[Extracted data entries]
<<<<

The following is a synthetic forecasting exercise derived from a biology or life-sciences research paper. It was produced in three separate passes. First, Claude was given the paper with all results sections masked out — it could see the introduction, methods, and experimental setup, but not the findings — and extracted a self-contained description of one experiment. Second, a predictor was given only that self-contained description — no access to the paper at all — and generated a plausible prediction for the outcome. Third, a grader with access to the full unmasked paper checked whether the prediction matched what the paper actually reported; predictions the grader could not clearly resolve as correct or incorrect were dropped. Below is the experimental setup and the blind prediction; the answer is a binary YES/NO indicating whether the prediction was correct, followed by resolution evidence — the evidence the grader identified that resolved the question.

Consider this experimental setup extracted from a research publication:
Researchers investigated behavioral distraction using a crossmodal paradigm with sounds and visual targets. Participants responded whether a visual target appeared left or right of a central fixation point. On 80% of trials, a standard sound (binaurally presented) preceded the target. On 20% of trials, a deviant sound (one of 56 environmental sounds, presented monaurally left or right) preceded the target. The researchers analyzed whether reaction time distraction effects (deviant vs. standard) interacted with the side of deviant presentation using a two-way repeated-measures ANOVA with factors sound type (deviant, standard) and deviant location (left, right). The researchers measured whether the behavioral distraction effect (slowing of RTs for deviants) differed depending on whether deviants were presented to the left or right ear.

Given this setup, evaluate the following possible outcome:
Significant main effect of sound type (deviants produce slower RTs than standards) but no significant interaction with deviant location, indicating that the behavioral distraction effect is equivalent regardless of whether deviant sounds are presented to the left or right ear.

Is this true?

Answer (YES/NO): YES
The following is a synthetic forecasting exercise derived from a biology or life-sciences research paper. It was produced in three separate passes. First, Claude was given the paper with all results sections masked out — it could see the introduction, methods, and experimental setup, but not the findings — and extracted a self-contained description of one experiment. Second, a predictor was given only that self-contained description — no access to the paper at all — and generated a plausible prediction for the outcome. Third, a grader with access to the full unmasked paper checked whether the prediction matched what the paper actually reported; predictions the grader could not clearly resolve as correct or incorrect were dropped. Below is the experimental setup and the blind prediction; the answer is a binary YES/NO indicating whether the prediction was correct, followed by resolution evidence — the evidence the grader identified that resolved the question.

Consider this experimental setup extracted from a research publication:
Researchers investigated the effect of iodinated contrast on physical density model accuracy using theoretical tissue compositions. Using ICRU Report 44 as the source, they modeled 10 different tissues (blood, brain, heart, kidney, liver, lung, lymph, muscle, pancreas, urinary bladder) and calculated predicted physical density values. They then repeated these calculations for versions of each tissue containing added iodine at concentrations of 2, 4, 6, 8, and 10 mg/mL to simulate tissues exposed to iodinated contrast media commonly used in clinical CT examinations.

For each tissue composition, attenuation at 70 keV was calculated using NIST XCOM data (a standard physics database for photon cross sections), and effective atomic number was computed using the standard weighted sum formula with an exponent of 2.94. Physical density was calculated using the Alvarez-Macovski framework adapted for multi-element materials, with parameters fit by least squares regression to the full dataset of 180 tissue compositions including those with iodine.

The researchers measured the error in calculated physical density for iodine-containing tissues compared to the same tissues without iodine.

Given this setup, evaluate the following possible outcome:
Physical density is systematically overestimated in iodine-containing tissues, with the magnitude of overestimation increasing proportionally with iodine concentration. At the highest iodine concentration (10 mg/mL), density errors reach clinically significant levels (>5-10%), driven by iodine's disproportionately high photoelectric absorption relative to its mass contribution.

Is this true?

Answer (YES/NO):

>>>>

* [Requirement] So that nothing is lost, transcribe each entry exactly as written.

* [Answer to the problem]
The following is a synthetic forecasting exercise derived from a biology or life-sciences research paper. It was produced in three separate passes. First, Claude was given the paper with all results sections masked out — it could see the introduction, methods, and experimental setup, but not the findings — and extracted a self-contained description of one experiment. Second, a predictor was given only that self-contained description — no access to the paper at all — and generated a plausible prediction for the outcome. Third, a grader with access to the full unmasked paper checked whether the prediction matched what the paper actually reported; predictions the grader could not clearly resolve as correct or incorrect were dropped. Below is the experimental setup and the blind prediction; the answer is a binary YES/NO indicating whether the prediction was correct, followed by resolution evidence — the evidence the grader identified that resolved the question.

Consider this experimental setup extracted from a research publication:
Researchers investigated behavioral distraction using a crossmodal paradigm with sounds and visual targets. Participants responded whether a visual target appeared left or right of a central fixation point. On 80% of trials, a standard sound (binaurally presented) preceded the target. On 20% of trials, a deviant sound (one of 56 environmental sounds, presented monaurally left or right) preceded the target. The researchers analyzed whether reaction time distraction effects (deviant vs. standard) interacted with the side of deviant presentation using a two-way repeated-measures ANOVA with factors sound type (deviant, standard) and deviant location (left, right). The researchers measured whether the behavioral distraction effect (slowing of RTs for deviants) differed depending on whether deviants were presented to the left or right ear.

Given this setup, evaluate the following possible outcome:
Significant main effect of sound type (deviants produce slower RTs than standards) but no significant interaction with deviant location, indicating that the behavioral distraction effect is equivalent regardless of whether deviant sounds are presented to the left or right ear.

Is this true?

Answer (YES/NO): YES
The following is a synthetic forecasting exercise derived from a biology or life-sciences research paper. It was produced in three separate passes. First, Claude was given the paper with all results sections masked out — it could see the introduction, methods, and experimental setup, but not the findings — and extracted a self-contained description of one experiment. Second, a predictor was given only that self-contained description — no access to the paper at all — and generated a plausible prediction for the outcome. Third, a grader with access to the full unmasked paper checked whether the prediction matched what the paper actually reported; predictions the grader could not clearly resolve as correct or incorrect were dropped. Below is the experimental setup and the blind prediction; the answer is a binary YES/NO indicating whether the prediction was correct, followed by resolution evidence — the evidence the grader identified that resolved the question.

Consider this experimental setup extracted from a research publication:
Researchers investigated the effect of iodinated contrast on physical density model accuracy using theoretical tissue compositions. Using ICRU Report 44 as the source, they modeled 10 different tissues (blood, brain, heart, kidney, liver, lung, lymph, muscle, pancreas, urinary bladder) and calculated predicted physical density values. They then repeated these calculations for versions of each tissue containing added iodine at concentrations of 2, 4, 6, 8, and 10 mg/mL to simulate tissues exposed to iodinated contrast media commonly used in clinical CT examinations.

For each tissue composition, attenuation at 70 keV was calculated using NIST XCOM data (a standard physics database for photon cross sections), and effective atomic number was computed using the standard weighted sum formula with an exponent of 2.94. Physical density was calculated using the Alvarez-Macovski framework adapted for multi-element materials, with parameters fit by least squares regression to the full dataset of 180 tissue compositions including those with iodine.

The researchers measured the error in calculated physical density for iodine-containing tissues compared to the same tissues without iodine.

Given this setup, evaluate the following possible outcome:
Physical density is systematically overestimated in iodine-containing tissues, with the magnitude of overestimation increasing proportionally with iodine concentration. At the highest iodine concentration (10 mg/mL), density errors reach clinically significant levels (>5-10%), driven by iodine's disproportionately high photoelectric absorption relative to its mass contribution.

Is this true?

Answer (YES/NO):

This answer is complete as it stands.